#### [Task directions]
Copy every line below where the string "name" is found.

─── Data section

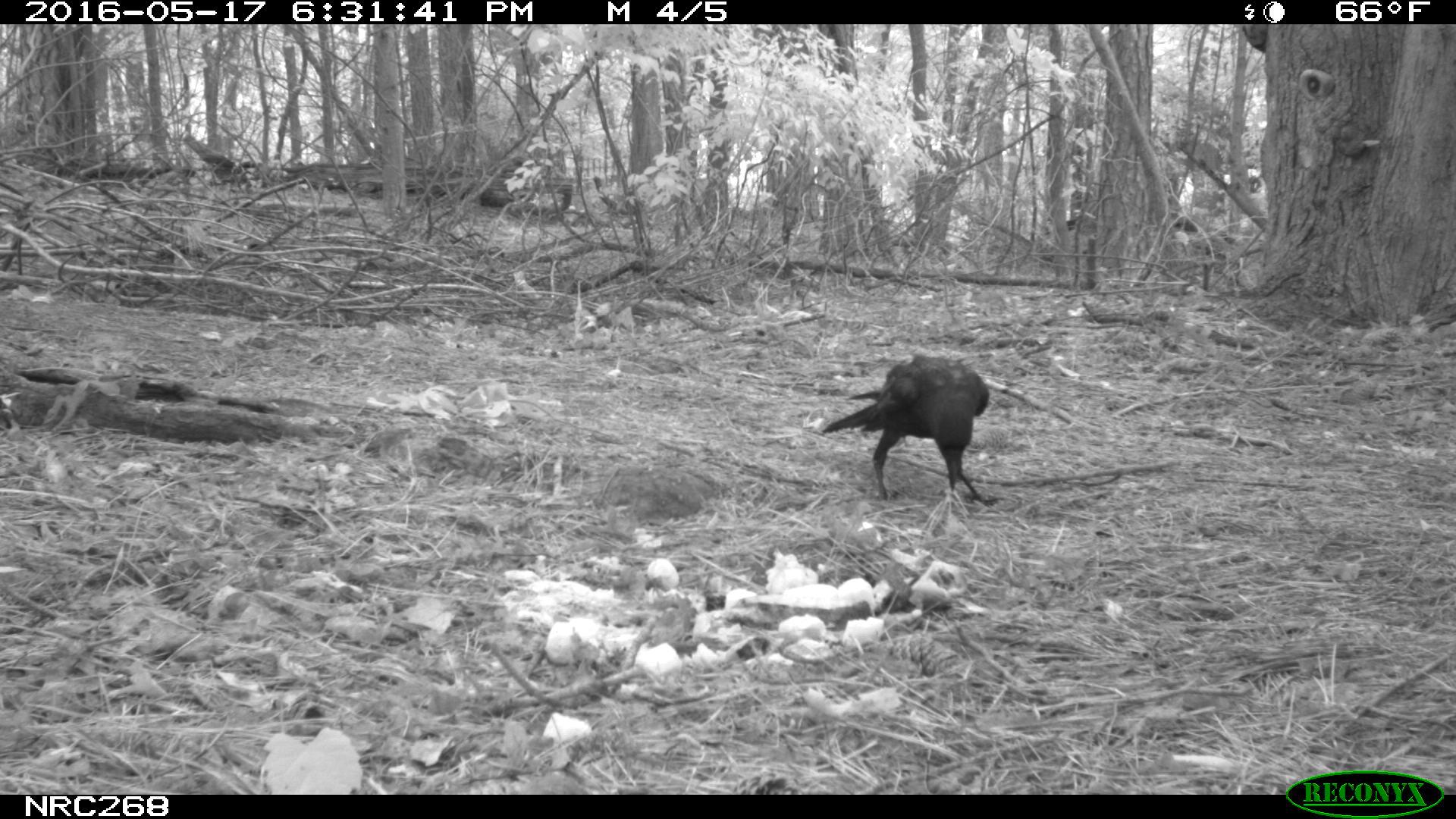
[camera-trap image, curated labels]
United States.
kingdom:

──────
─── Data section

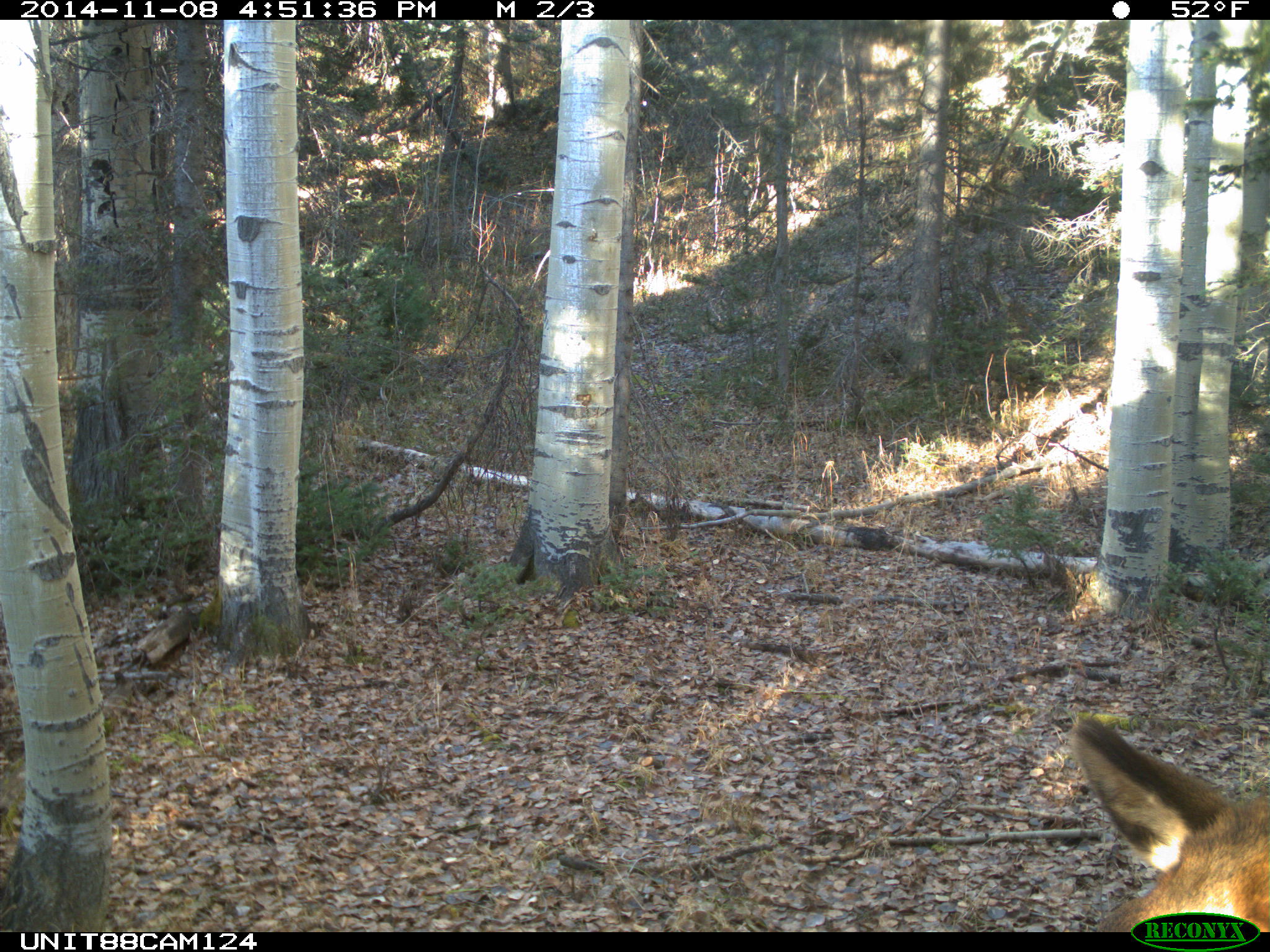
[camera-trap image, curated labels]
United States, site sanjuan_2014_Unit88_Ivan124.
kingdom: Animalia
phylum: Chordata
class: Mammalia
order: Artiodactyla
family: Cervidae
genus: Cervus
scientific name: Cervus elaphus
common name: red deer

──────
─── Data section

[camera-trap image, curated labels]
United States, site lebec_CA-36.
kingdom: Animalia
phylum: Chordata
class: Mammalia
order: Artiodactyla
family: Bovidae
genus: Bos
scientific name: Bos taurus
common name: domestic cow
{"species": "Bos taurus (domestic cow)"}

──────

#### [Result]
scientific name: Cervus elaphus
common name: red deer
scientific name: Bos taurus
common name: domestic cow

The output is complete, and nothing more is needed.